Quote the data below word for word, beginning at its first line and stopping after the line that contains "228 centimetres".

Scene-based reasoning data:

▽

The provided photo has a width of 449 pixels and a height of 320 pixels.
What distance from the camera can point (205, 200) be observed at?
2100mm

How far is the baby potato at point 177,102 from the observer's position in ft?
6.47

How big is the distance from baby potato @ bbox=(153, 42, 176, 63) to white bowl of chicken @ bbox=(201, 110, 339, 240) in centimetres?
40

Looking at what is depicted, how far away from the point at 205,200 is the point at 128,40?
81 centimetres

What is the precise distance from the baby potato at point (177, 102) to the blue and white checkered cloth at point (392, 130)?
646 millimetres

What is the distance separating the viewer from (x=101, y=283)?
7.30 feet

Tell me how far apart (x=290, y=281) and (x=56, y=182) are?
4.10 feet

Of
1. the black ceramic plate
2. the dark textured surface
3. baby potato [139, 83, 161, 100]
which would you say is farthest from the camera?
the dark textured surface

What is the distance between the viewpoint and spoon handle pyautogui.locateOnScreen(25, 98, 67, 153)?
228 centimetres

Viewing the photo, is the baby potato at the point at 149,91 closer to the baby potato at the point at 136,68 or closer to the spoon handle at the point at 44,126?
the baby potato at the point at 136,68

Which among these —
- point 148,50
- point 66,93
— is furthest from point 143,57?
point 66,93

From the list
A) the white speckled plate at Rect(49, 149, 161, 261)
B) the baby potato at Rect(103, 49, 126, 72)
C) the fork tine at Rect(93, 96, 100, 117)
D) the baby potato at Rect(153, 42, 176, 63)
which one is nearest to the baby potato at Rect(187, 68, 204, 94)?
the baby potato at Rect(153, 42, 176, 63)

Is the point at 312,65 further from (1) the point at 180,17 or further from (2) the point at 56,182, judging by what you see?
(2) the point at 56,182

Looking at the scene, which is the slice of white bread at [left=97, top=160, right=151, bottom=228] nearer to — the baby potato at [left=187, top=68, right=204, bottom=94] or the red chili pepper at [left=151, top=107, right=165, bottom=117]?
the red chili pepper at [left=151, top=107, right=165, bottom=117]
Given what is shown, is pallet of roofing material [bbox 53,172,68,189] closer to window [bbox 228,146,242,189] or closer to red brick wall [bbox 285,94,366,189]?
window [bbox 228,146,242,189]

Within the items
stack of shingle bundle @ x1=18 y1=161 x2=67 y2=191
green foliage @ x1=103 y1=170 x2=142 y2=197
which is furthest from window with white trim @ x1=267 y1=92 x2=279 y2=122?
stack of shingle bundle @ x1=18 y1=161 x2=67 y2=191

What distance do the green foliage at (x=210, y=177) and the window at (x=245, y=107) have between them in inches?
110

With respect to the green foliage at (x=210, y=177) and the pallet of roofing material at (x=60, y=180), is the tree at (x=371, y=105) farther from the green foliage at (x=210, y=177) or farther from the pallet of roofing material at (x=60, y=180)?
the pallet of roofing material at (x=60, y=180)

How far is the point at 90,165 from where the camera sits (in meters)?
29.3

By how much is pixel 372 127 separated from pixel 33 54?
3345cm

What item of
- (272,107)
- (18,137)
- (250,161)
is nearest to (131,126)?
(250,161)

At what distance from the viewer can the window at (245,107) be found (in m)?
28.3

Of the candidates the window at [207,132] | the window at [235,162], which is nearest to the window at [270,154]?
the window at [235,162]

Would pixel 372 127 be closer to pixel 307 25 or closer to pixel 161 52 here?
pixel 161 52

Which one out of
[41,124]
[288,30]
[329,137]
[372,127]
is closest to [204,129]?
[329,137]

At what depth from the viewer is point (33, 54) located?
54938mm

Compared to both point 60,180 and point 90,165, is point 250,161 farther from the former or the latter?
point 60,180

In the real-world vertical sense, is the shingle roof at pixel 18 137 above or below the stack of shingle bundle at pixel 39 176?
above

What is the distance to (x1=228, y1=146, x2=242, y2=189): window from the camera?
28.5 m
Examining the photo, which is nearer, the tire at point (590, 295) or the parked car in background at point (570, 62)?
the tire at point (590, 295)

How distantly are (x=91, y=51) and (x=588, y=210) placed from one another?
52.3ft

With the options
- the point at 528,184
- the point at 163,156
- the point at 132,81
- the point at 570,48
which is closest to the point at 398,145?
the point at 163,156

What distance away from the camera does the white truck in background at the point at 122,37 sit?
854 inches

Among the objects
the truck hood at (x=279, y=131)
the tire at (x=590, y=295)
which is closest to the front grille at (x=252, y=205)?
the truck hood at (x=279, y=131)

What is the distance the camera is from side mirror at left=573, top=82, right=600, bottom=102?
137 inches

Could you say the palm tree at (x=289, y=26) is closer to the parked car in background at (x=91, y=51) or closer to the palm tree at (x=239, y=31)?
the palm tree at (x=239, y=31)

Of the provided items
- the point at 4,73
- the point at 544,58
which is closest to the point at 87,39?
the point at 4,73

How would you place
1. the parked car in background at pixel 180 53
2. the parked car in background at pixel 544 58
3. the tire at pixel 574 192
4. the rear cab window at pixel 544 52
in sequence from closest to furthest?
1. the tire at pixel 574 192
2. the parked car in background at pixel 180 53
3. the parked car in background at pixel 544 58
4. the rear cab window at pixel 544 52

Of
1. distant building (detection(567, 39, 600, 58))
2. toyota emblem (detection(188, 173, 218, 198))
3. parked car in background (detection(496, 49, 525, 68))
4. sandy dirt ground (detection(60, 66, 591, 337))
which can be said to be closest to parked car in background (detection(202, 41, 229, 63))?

△

- Full answer:
The provided photo has a width of 449 pixels and a height of 320 pixels.
What distance from the camera can point (205, 200) be observed at?
2100mm

How far is the baby potato at point 177,102 from the observer's position in ft?
6.47

How big is the distance from baby potato @ bbox=(153, 42, 176, 63) to white bowl of chicken @ bbox=(201, 110, 339, 240) in centimetres?
40

Looking at what is depicted, how far away from the point at 205,200 is the point at 128,40?
81 centimetres

What is the precise distance from the baby potato at point (177, 102) to the blue and white checkered cloth at point (392, 130)?
646 millimetres

What is the distance separating the viewer from (x=101, y=283)?
7.30 feet

Tell me how far apart (x=290, y=281) and (x=56, y=182) are?
4.10 feet

Of
1. the black ceramic plate
2. the dark textured surface
3. baby potato [139, 83, 161, 100]
which would you say is farthest from the camera?
the dark textured surface

What is the distance between the viewpoint and spoon handle pyautogui.locateOnScreen(25, 98, 67, 153)?
228 centimetres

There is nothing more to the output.